JOURS ET HORAIRES D’OUVERTURE
Du lundi au vendredi, de 9h30 à 17h30

ENTRÉE GRATUITE SANS RÉSERVATION

Bouillants #5 2013 - Art Numérique, Multimédia & Citoyenneté.

A+ [2008-2012]

Thierry Fournier France

Un écran diffuse exactement l’image qui serait vue derrière lui, mais constamment retardée de vingt-quatre heures. Le décalage difficilement compréhensible de ces images pourtant familières instaure un paradoxe dans la perception. Tour à tour acteurs et spectres d’une même scène, ceux qui passent dans l’image et ceux qui les observent coexistent sans jamais communiquer – à moins de passer le lendemain à la même heure. Un futur et un passé se renvoient l’un à l’autre à travers une image.

Littéralement, A+ ne représente que du temps à l’état pur : nulle trace de modification ou d’altération ne peut être perçue dans cette image qui s’incruste exactement dans son environnement. Dans un espace le plus banal qui soit, elle propose l’expérience vertigineuse de ne donner à percevoir qu’un pur bloc de temporalité. Mais en opérant cette transformation sur le flux d’un espace urbain, elle fait aussi de chacun de ses spectateurs un acteur potentiel, susceptible de déposer dans l’image une présence éphémère et/ou de guetter celle des autres. Ainsi et selon que nous nous positionnons devant ou derrière elle, nous sommes déjà dans le passé ou dans le futur, n’ayant prise ni sur l’un ni sur l’autre.

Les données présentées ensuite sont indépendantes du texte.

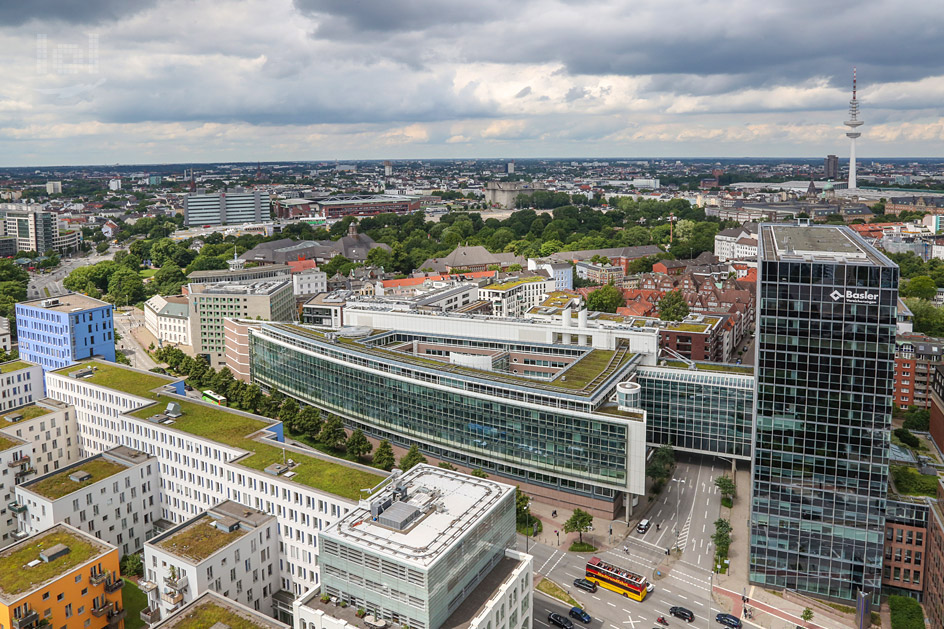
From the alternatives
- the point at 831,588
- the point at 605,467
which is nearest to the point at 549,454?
the point at 605,467

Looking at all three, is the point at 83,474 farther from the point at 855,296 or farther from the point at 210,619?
the point at 855,296

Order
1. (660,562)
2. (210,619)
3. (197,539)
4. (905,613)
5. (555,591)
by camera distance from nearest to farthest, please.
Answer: (210,619) < (197,539) < (905,613) < (555,591) < (660,562)

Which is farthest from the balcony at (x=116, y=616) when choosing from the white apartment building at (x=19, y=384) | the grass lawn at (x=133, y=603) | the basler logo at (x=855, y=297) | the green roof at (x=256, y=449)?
the basler logo at (x=855, y=297)

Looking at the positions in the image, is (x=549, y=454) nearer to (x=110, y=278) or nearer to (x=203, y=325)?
(x=203, y=325)

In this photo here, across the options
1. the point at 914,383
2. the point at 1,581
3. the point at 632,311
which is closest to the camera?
the point at 1,581

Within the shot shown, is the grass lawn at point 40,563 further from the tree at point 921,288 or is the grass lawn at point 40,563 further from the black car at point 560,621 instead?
the tree at point 921,288

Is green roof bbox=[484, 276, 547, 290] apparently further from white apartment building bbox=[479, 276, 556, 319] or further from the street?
the street

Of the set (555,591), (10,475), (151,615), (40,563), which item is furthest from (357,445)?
(40,563)
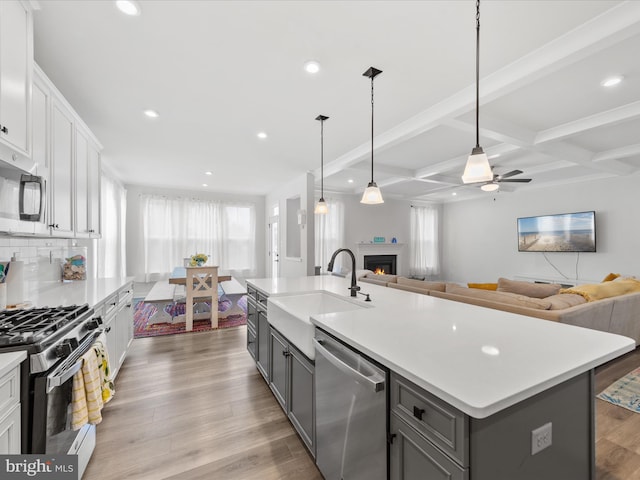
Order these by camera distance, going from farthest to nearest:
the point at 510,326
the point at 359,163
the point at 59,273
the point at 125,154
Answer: the point at 359,163 → the point at 125,154 → the point at 59,273 → the point at 510,326

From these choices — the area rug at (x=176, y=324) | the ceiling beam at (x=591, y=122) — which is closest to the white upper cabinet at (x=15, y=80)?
the area rug at (x=176, y=324)

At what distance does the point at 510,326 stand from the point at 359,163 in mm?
3901

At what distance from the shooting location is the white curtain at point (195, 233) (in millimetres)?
6707

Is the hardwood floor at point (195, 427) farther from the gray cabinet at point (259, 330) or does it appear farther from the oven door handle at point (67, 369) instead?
the oven door handle at point (67, 369)

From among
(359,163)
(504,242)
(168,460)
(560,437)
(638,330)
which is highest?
(359,163)

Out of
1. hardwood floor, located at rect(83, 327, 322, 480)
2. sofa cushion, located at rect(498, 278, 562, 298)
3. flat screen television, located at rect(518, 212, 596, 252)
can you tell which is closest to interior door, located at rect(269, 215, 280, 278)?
hardwood floor, located at rect(83, 327, 322, 480)

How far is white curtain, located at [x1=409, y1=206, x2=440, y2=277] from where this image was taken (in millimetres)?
8508

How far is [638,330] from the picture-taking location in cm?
338

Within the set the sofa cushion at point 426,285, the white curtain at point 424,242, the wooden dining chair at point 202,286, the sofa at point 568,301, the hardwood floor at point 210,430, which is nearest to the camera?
the hardwood floor at point 210,430

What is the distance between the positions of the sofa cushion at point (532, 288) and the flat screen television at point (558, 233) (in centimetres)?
335

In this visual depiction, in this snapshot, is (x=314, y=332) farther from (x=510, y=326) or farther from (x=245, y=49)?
(x=245, y=49)

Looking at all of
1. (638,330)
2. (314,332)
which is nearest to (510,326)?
(314,332)

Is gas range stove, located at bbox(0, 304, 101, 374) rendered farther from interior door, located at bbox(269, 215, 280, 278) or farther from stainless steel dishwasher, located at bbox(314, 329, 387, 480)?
interior door, located at bbox(269, 215, 280, 278)

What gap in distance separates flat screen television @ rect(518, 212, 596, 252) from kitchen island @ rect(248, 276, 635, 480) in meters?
6.07
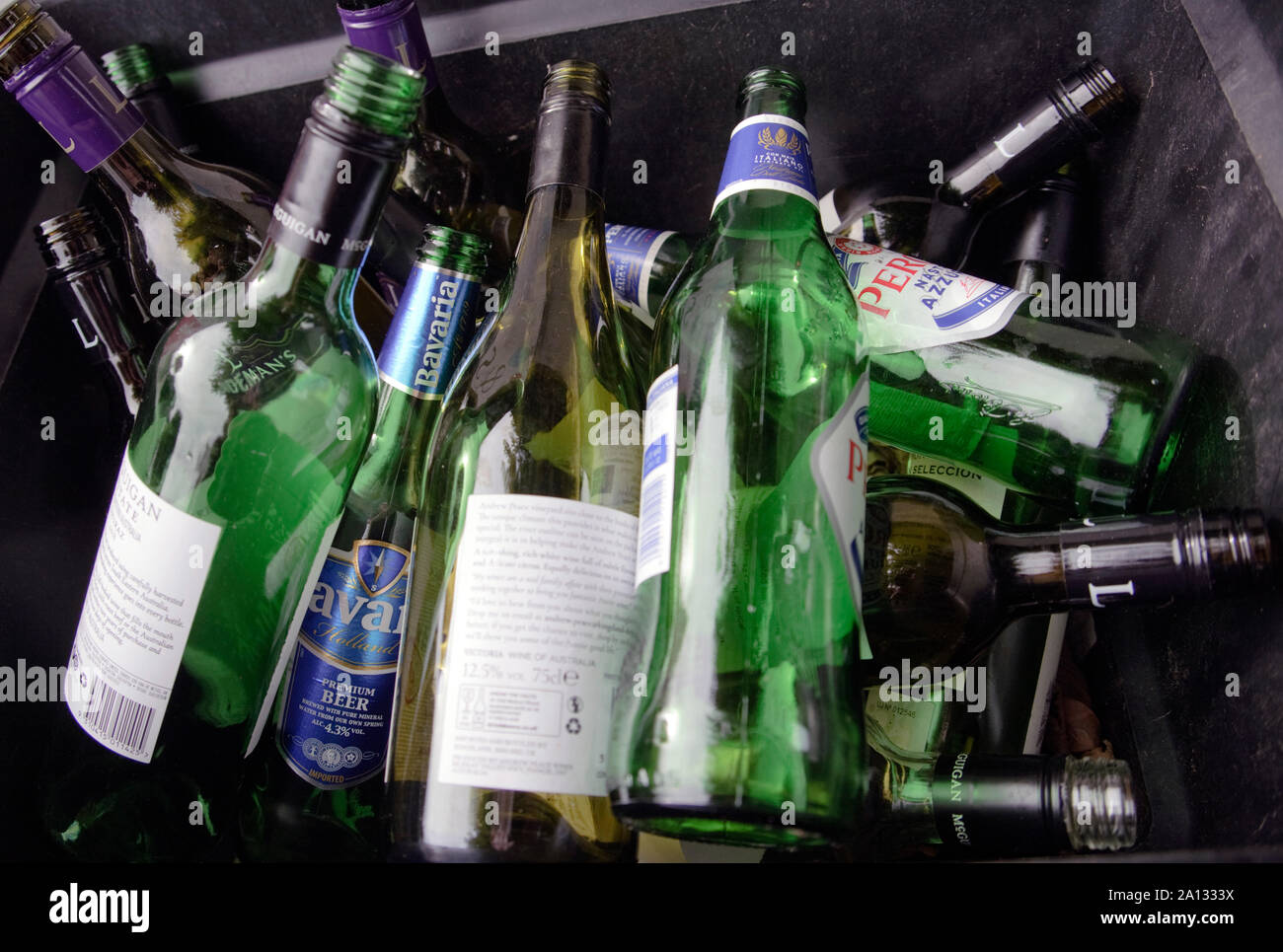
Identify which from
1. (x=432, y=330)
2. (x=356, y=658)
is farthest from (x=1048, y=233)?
(x=356, y=658)

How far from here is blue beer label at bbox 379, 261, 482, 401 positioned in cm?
90

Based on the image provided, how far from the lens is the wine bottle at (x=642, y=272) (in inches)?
39.3

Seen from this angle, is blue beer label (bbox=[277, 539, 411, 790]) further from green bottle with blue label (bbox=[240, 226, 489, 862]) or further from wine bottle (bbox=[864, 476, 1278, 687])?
wine bottle (bbox=[864, 476, 1278, 687])

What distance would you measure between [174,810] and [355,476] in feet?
0.98

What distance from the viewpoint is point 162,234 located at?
3.24ft

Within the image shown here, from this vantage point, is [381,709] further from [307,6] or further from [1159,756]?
[307,6]

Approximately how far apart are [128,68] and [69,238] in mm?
269

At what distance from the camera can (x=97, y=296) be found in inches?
38.0

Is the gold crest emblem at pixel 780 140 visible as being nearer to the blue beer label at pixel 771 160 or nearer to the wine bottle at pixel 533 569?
the blue beer label at pixel 771 160

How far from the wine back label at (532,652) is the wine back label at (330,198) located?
220 mm

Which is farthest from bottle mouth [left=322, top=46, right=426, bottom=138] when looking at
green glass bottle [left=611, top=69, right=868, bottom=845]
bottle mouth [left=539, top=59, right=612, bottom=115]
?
green glass bottle [left=611, top=69, right=868, bottom=845]

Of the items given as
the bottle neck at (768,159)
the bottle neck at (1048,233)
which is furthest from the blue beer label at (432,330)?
the bottle neck at (1048,233)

Plasticien et commissaire d’exposition, Thierry Fournier a développé une pratique artistique qui englobe à la fois l’installation, les médias numériques, la vidéo, le son et la performance. A travers cette pratique, il explore la manière dont le corps et la perception qualifient notre relation avec notre environnement, dans un sens aussi bien poétique que social ou politique. Procédant par déplacements, cadrages et décalages, il met en présence des espace-temps habituellement dissociés pour créer des situations critiques : relations entre fiction et réel, vivant et non-vivant, intime et collectif, intérieurs et extérieurs.